----- Supplied material

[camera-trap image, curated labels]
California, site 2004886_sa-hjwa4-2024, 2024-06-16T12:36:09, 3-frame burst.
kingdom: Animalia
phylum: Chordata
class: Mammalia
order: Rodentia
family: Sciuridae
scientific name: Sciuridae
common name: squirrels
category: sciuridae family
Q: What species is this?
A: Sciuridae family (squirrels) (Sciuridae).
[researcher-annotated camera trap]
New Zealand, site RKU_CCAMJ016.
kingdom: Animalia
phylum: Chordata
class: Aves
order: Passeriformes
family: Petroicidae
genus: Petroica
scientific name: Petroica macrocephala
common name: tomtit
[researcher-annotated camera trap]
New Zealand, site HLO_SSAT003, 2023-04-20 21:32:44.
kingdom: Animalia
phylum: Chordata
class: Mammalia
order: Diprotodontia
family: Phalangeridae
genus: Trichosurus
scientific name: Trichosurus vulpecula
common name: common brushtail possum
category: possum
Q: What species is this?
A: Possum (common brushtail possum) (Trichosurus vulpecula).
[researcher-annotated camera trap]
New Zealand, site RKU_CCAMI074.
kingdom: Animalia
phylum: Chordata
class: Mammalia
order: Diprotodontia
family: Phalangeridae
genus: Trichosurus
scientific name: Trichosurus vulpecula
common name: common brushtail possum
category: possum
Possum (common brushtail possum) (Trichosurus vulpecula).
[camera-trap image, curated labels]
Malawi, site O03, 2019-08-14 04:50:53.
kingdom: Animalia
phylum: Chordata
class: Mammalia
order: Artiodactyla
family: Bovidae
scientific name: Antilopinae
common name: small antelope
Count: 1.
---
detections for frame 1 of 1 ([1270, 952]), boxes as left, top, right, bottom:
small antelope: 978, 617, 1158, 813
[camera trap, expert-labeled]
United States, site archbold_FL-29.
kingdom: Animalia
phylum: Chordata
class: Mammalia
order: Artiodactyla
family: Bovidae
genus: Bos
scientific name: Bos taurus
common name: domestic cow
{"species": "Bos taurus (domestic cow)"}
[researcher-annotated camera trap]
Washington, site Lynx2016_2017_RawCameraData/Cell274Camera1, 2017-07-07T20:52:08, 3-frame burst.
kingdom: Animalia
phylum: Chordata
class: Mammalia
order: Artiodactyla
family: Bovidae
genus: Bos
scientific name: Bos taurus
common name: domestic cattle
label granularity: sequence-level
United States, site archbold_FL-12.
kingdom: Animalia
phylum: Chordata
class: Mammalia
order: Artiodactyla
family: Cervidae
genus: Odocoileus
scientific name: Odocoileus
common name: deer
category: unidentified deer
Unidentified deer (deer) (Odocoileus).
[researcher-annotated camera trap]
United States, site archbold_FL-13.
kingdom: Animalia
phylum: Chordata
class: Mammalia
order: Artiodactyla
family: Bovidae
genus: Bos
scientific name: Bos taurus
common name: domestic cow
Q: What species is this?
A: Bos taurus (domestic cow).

----------

Please return all of the entries exactly as they were given.

[camera-trap image, curated labels]
California, site 2004886_sa-hjwa4-2024, 2024-06-16T12:36:09, 3-frame burst.
kingdom: Animalia
phylum: Chordata
class: Mammalia
order: Rodentia
family: Sciuridae
scientific name: Sciuridae
common name: squirrels
category: sciuridae family
Q: What species is this?
A: Sciuridae family (squirrels) (Sciuridae).
[researcher-annotated camera trap]
New Zealand, site RKU_CCAMJ016.
kingdom: Animalia
phylum: Chordata
class: Aves
order: Passeriformes
family: Petroicidae
genus: Petroica
scientific name: Petroica macrocephala
common name: tomtit
[researcher-annotated camera trap]
New Zealand, site HLO_SSAT003, 2023-04-20 21:32:44.
kingdom: Animalia
phylum: Chordata
class: Mammalia
order: Diprotodontia
family: Phalangeridae
genus: Trichosurus
scientific name: Trichosurus vulpecula
common name: common brushtail possum
category: possum
Q: What species is this?
A: Possum (common brushtail possum) (Trichosurus vulpecula).
[researcher-annotated camera trap]
New Zealand, site RKU_CCAMI074.
kingdom: Animalia
phylum: Chordata
class: Mammalia
order: Diprotodontia
family: Phalangeridae
genus: Trichosurus
scientific name: Trichosurus vulpecula
common name: common brushtail possum
category: possum
Possum (common brushtail possum) (Trichosurus vulpecula).
[camera-trap image, curated labels]
Malawi, site O03, 2019-08-14 04:50:53.
kingdom: Animalia
phylum: Chordata
class: Mammalia
order: Artiodactyla
family: Bovidae
scientific name: Antilopinae
common name: small antelope
Count: 1.
---
detections for frame 1 of 1 ([1270, 952]), boxes as left, top, right, bottom:
small antelope: 978, 617, 1158, 813
[camera trap, expert-labeled]
United States, site archbold_FL-29.
kingdom: Animalia
phylum: Chordata
class: Mammalia
order: Artiodactyla
family: Bovidae
genus: Bos
scientific name: Bos taurus
common name: domestic cow
{"species": "Bos taurus (domestic cow)"}
[researcher-annotated camera trap]
Washington, site Lynx2016_2017_RawCameraData/Cell274Camera1, 2017-07-07T20:52:08, 3-frame burst.
kingdom: Animalia
phylum: Chordata
class: Mammalia
order: Artiodactyla
family: Bovidae
genus: Bos
scientific name: Bos taurus
common name: domestic cattle
label granularity: sequence-level
United States, site archbold_FL-12.
kingdom: Animalia
phylum: Chordata
class: Mammalia
order: Artiodactyla
family: Cervidae
genus: Odocoileus
scientific name: Odocoileus
common name: deer
category: unidentified deer
Unidentified deer (deer) (Odocoileus).
[researcher-annotated camera trap]
United States, site archbold_FL-13.
kingdom: Animalia
phylum: Chordata
class: Mammalia
order: Artiodactyla
family: Bovidae
genus: Bos
scientific name: Bos taurus
common name: domestic cow
Q: What species is this?
A: Bos taurus (domestic cow).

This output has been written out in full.